Film Screening: Grbavica: Land of My Dreams with Dr. Lawrence Baron, SDSU
Monday Evening, October 15th
7:00 PM
Auditorium, Fowler Athletic Center

Grbavica: Land of My Dreams: In her stunning debut feature, writer/director Jasmila Zbaniae explores the painful long-term effects of war on a Bosnian woman and her daughter. Esma is a single mother who lives with her 12-year old daughter, Sara, in the Grbavica district of Sarajevo; a neighborhood once used as an internment camp during the Yugoslav wars. Unable to get by on government aid, Esma works two jobs to make ends meet. When Sara wants to go on a school trip, questions arise about her father, who is supposed to have died as a war martyr. Gradually, Sara comes to realize that her mother has never told her the truth about the war years, and the truth threatens to tear them apart. Winner of the Golden Bear Award at the Berlin International Film Festival.

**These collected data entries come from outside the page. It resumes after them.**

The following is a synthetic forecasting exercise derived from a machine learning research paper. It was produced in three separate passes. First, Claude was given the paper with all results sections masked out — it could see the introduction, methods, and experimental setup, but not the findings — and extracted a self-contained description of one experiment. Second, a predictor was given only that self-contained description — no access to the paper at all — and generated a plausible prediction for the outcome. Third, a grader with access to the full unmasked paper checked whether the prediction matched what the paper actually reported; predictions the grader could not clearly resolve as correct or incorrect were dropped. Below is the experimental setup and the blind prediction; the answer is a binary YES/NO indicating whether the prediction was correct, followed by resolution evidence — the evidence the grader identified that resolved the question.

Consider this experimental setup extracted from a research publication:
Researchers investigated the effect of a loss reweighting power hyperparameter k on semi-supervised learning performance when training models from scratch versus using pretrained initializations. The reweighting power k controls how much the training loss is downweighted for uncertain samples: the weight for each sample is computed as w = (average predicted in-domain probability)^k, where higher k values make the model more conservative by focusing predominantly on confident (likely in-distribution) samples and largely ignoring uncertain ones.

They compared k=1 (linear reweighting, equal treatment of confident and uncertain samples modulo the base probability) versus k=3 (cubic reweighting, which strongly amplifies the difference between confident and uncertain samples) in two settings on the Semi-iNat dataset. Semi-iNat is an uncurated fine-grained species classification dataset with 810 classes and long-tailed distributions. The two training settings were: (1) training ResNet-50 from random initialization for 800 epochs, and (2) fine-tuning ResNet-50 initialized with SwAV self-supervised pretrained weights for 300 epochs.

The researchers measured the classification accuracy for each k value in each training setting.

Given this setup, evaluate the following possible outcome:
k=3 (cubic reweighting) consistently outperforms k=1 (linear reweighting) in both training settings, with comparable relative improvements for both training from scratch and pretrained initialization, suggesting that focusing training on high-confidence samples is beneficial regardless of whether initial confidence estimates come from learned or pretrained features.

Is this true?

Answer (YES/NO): NO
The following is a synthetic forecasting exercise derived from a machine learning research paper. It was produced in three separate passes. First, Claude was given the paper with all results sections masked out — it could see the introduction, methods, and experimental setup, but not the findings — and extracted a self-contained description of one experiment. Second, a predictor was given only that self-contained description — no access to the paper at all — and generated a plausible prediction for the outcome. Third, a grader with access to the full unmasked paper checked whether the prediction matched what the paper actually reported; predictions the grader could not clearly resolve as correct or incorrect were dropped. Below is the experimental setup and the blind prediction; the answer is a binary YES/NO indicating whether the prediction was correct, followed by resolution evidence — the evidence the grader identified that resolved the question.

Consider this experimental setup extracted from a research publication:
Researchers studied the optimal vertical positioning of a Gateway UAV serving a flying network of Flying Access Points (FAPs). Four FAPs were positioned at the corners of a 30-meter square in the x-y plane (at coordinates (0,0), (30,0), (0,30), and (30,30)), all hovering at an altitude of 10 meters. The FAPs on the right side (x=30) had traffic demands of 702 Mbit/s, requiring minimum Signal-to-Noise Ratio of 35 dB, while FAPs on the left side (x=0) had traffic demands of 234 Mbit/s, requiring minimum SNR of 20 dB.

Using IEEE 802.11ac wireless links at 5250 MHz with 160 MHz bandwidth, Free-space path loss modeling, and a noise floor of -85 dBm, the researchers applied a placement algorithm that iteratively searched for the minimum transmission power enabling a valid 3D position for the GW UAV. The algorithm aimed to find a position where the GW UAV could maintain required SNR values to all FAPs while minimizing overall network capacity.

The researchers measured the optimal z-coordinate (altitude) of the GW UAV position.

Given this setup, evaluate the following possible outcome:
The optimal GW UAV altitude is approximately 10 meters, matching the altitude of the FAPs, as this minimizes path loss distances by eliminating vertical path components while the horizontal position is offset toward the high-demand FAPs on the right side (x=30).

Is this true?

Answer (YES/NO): NO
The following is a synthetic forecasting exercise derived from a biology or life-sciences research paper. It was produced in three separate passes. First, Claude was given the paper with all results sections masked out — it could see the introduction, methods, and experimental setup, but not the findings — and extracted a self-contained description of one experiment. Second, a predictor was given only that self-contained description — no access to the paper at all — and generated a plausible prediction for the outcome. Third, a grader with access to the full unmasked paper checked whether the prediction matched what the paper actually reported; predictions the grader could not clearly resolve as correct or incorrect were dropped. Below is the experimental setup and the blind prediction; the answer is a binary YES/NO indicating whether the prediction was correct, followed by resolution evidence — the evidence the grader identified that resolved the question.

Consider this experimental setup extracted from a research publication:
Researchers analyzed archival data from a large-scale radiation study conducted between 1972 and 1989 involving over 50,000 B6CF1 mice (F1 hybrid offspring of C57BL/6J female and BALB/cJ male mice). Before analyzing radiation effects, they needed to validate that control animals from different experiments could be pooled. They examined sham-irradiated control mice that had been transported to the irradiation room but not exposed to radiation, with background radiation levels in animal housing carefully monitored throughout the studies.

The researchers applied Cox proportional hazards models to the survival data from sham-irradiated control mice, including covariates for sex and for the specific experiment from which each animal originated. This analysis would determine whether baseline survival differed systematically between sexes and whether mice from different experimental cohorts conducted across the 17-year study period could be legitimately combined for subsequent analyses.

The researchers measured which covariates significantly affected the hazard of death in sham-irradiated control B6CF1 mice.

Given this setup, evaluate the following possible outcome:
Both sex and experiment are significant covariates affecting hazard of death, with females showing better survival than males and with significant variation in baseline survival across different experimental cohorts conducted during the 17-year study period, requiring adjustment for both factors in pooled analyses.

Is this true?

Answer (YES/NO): NO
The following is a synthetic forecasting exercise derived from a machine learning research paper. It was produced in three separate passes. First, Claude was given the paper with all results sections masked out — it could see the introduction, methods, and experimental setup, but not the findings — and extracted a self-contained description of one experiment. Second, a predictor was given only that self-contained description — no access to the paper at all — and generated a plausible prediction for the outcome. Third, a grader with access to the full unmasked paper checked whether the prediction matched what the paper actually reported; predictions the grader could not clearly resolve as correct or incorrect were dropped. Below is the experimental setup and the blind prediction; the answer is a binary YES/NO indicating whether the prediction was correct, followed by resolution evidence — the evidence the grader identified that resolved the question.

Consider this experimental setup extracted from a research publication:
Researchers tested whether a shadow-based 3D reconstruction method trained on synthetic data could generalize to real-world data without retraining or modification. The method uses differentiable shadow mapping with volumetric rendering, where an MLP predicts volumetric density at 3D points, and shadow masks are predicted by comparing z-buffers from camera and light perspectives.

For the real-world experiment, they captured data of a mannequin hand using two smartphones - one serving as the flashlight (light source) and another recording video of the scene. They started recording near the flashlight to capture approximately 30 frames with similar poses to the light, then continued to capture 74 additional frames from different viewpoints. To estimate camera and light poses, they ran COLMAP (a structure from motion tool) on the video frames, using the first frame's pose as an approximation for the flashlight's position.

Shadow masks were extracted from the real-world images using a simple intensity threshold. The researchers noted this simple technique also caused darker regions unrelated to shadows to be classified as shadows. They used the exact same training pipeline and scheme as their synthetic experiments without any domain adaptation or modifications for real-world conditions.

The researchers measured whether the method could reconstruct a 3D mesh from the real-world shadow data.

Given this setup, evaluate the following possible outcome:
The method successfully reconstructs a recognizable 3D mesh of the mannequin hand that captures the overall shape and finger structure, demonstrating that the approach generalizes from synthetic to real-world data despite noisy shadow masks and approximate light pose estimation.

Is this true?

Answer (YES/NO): YES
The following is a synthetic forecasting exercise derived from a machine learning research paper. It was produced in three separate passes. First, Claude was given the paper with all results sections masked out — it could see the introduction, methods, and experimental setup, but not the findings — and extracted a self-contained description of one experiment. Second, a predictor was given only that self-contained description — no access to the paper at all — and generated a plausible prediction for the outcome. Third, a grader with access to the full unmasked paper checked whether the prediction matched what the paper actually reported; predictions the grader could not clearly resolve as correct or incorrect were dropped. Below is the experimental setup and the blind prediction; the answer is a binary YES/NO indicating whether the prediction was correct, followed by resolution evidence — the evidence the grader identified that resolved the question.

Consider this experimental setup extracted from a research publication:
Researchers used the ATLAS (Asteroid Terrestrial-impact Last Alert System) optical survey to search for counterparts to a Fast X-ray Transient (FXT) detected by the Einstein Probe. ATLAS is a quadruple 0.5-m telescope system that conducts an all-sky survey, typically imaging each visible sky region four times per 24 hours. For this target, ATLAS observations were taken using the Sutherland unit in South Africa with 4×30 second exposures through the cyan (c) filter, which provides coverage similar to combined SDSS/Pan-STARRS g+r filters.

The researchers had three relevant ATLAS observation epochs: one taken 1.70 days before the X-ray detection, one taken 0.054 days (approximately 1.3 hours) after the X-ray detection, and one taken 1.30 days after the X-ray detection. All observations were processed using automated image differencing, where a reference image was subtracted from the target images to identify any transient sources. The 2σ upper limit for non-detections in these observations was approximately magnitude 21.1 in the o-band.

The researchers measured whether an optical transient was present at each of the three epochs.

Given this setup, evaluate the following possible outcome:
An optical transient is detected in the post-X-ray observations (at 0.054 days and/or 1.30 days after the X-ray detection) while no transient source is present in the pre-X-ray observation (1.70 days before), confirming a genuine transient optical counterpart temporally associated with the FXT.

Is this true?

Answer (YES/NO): YES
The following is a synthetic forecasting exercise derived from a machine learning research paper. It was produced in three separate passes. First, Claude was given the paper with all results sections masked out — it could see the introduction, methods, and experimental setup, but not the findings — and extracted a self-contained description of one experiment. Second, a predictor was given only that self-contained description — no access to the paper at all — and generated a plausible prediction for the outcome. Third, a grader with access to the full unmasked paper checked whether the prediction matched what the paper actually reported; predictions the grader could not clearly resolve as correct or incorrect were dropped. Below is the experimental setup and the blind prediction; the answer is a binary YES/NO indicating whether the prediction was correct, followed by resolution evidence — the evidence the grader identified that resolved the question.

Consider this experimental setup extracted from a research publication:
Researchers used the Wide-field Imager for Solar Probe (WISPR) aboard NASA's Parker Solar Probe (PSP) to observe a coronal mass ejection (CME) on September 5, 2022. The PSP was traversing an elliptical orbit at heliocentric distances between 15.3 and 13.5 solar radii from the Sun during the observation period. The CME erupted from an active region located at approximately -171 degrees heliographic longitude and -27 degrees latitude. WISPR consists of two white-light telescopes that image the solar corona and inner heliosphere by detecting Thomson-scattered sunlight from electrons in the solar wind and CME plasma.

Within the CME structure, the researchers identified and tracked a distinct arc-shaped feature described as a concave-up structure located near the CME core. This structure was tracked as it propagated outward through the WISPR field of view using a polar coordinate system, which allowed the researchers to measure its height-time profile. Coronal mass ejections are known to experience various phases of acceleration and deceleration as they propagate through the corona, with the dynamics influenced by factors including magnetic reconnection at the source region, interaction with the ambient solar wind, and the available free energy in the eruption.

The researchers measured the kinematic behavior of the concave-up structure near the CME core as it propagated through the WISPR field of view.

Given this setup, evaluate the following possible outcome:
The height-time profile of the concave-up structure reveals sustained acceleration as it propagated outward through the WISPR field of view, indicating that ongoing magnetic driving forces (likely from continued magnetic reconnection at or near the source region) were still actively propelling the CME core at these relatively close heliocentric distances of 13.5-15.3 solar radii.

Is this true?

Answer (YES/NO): NO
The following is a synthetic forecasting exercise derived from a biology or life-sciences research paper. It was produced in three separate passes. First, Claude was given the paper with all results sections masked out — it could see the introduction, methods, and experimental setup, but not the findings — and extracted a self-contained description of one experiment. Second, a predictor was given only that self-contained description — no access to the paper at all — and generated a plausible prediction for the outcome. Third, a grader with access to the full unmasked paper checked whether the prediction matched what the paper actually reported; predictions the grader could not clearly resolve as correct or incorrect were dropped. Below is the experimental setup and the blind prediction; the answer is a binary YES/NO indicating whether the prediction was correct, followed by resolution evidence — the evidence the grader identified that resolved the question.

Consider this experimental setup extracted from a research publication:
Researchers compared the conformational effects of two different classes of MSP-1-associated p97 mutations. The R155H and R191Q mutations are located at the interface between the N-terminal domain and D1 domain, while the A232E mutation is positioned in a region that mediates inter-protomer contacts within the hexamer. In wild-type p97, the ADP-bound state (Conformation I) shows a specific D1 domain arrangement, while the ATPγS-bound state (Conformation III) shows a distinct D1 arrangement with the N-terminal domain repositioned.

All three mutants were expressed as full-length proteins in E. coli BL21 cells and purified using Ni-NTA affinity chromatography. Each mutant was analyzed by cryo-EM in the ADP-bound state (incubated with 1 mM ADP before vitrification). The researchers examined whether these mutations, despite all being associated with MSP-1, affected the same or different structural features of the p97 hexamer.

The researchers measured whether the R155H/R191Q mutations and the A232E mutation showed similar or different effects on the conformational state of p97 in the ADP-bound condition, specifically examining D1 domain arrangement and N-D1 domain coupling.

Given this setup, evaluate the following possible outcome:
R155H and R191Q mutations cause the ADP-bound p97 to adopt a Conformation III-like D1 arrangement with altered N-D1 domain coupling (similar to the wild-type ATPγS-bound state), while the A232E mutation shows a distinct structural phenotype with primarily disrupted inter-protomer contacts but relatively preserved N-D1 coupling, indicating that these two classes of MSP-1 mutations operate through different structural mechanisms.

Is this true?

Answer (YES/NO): NO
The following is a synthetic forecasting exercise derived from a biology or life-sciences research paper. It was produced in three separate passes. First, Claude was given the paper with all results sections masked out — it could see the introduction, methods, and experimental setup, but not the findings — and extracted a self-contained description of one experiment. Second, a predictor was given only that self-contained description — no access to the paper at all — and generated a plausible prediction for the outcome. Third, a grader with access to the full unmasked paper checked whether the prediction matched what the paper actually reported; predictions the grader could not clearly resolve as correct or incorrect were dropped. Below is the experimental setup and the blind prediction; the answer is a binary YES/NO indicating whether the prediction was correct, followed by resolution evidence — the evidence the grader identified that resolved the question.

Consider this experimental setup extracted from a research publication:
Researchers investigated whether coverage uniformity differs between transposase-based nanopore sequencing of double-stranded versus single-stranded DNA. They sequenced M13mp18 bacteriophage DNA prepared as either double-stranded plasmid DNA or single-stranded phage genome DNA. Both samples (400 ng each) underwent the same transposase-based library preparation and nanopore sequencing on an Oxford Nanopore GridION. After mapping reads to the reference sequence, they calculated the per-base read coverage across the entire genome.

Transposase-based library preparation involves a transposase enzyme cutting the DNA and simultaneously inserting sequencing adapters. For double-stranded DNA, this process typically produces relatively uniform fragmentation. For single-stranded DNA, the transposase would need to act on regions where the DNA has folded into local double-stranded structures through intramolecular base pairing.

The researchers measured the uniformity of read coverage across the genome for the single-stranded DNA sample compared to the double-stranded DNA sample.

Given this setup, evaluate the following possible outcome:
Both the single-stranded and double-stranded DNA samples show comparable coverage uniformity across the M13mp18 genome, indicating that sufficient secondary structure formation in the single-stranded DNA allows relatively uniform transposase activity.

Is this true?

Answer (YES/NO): NO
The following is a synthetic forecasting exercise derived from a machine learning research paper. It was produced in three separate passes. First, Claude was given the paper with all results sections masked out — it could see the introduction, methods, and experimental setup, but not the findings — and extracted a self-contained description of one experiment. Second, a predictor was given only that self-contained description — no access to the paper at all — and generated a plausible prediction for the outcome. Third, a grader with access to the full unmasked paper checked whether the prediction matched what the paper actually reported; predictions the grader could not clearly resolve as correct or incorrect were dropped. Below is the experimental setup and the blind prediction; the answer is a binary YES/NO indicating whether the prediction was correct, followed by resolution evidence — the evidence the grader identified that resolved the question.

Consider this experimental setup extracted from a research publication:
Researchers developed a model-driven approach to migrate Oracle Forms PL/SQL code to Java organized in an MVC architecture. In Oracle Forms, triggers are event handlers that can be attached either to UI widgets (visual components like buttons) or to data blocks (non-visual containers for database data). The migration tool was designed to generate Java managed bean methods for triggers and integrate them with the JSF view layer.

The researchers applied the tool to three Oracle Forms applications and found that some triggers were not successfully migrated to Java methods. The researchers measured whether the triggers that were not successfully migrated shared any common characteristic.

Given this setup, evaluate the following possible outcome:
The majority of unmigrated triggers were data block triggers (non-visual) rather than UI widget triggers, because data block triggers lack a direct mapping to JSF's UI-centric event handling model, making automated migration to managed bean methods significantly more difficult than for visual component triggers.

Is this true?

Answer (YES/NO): YES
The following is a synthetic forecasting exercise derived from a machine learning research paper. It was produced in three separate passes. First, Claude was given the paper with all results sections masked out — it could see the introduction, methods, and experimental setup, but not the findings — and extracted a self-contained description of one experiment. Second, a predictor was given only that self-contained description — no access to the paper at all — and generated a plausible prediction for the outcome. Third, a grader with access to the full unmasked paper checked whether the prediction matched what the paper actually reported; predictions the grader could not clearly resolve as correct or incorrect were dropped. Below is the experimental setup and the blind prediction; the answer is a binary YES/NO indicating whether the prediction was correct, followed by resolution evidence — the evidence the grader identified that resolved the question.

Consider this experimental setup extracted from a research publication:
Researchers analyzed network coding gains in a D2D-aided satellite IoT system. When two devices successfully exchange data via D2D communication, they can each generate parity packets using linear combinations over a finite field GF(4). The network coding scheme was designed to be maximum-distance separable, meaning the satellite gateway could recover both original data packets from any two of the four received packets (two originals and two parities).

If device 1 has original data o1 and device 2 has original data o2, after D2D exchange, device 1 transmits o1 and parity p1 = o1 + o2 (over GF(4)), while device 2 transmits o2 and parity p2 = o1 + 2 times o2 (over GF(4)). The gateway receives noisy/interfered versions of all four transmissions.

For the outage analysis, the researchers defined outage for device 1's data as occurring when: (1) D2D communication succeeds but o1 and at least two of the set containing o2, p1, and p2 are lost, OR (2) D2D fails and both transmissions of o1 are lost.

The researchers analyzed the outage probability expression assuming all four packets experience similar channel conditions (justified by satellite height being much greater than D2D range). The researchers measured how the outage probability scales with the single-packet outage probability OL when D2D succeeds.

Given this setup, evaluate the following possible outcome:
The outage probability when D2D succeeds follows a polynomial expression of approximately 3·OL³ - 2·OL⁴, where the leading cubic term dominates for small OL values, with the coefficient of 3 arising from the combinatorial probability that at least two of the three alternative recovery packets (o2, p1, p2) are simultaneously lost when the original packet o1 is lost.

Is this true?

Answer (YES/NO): YES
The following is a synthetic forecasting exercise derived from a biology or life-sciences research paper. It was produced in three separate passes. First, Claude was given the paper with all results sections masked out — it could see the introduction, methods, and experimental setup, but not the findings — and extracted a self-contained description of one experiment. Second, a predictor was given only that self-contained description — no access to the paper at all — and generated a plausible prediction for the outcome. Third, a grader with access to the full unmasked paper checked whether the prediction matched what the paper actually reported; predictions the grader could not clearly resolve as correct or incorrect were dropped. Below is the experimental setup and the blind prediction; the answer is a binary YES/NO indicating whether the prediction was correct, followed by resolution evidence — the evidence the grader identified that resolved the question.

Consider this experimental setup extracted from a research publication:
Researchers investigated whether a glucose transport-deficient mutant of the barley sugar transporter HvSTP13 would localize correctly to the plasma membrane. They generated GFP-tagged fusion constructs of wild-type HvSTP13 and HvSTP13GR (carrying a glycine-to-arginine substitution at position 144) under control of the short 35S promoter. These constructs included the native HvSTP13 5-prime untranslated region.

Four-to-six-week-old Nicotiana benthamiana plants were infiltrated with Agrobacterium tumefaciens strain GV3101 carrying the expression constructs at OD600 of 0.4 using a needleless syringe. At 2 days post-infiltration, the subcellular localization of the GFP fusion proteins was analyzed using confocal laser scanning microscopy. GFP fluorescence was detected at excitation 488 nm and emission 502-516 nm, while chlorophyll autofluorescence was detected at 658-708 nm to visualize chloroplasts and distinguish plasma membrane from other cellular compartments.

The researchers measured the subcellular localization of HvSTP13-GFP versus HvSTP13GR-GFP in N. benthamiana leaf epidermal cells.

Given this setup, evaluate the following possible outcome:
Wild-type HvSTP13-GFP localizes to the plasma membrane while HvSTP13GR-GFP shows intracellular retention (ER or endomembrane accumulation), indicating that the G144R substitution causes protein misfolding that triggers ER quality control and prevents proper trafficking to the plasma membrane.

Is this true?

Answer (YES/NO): NO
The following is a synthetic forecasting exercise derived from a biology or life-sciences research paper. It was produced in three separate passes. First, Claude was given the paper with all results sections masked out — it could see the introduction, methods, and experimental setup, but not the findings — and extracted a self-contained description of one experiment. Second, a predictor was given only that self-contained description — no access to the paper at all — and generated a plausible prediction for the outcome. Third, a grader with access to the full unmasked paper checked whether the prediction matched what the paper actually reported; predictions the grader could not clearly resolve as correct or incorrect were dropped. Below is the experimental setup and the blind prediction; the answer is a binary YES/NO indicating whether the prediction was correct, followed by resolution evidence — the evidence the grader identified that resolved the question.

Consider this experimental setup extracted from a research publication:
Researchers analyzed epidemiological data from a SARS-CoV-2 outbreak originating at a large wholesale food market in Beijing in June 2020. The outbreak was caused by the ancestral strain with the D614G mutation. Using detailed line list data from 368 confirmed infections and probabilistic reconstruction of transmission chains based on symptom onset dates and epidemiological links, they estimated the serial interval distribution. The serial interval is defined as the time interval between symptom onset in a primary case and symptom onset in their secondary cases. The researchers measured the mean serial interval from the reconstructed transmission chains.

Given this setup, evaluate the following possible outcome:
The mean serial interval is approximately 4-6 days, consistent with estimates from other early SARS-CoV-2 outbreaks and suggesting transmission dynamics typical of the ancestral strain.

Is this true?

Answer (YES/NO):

Dr. Lawrence Baron was the Nasatir Chair of Modern Jewish History at San Diego State University from 1988 until his retirement in the Spring of 2012. He directed its Jewish Studies Program until 2006. He received his Ph.D. in modern European cultural and
intellectual history from the University of Wisconsinwhere he studied with George L. Mosse. He taught at St. Lawrence University from 1975 until 1988 and has authored four books including The Modern Jewish Experience in World Cinema (Brandeis University Press: 2011) and Projecting the Holocaust into the Present: The Changing Focus of Contemporary Holocaust Cinema (Rowman and Littlefield: 2005). He served as the historian and an interviewer for Sam and Pearl Oliner's The Altruistic Personality: Rescuers of Jews in Nazi Europe. In 2006, he delivered the keynote address for Yad Vashem's first conference devoted to Hollywood and the Holocaust. His contribution to Holocaust Studies was recently profiled in Fifty Key Thinkers on the Holocaust and Genocide (Routledge: 2010) by Paul Bartrop and Steven Jacobs. He is the founder and current president of the Western Jewish Studies Association.
Closing Musical Event
Featuring SDSU Artist in Residence Yale Strom
"The Songs of Sarajevo: Music of the Jews, Muslims and Christians"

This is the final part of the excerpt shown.